_SUPPLIED DATA_.
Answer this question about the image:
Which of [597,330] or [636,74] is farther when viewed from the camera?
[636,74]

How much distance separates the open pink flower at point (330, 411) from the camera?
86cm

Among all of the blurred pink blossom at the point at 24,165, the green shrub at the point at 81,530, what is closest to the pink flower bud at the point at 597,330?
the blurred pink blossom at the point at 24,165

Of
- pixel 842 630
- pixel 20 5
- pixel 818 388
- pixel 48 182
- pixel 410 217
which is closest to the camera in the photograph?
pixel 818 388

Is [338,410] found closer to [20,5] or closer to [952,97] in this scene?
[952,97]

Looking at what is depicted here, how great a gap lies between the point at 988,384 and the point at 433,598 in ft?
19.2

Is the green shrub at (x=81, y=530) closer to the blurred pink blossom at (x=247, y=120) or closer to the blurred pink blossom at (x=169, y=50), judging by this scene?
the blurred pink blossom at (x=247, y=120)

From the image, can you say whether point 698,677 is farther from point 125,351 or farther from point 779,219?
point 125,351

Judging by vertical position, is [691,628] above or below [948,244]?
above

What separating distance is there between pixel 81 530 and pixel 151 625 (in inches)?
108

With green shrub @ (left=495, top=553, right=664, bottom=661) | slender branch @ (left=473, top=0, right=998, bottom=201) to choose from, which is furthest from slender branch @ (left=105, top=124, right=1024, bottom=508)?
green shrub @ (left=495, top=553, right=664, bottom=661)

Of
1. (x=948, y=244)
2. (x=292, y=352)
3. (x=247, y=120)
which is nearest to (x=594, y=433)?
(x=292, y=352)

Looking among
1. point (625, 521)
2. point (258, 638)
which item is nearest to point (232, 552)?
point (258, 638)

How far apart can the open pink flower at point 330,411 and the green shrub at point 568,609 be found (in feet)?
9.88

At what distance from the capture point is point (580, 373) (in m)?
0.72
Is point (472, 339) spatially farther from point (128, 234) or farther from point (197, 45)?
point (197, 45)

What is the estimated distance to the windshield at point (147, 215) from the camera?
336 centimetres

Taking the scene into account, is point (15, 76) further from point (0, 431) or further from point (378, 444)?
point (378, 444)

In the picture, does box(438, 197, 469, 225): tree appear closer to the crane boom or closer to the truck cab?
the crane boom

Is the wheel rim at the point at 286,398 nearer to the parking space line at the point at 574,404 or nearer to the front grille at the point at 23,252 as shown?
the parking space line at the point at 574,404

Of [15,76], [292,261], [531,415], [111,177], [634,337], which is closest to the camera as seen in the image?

_INSTRUCTIONS TO FOLLOW_.
Select every line of the data above that contains the word "blurred", and list those lines in their original order.

_FINAL RESULT_.
Among all of the blurred pink blossom at the point at 24,165, the green shrub at the point at 81,530, what is closest to the pink flower bud at the point at 597,330?
the blurred pink blossom at the point at 24,165
Is the green shrub at (x=81, y=530) closer to the blurred pink blossom at (x=247, y=120) or closer to the blurred pink blossom at (x=169, y=50), judging by this scene?
the blurred pink blossom at (x=247, y=120)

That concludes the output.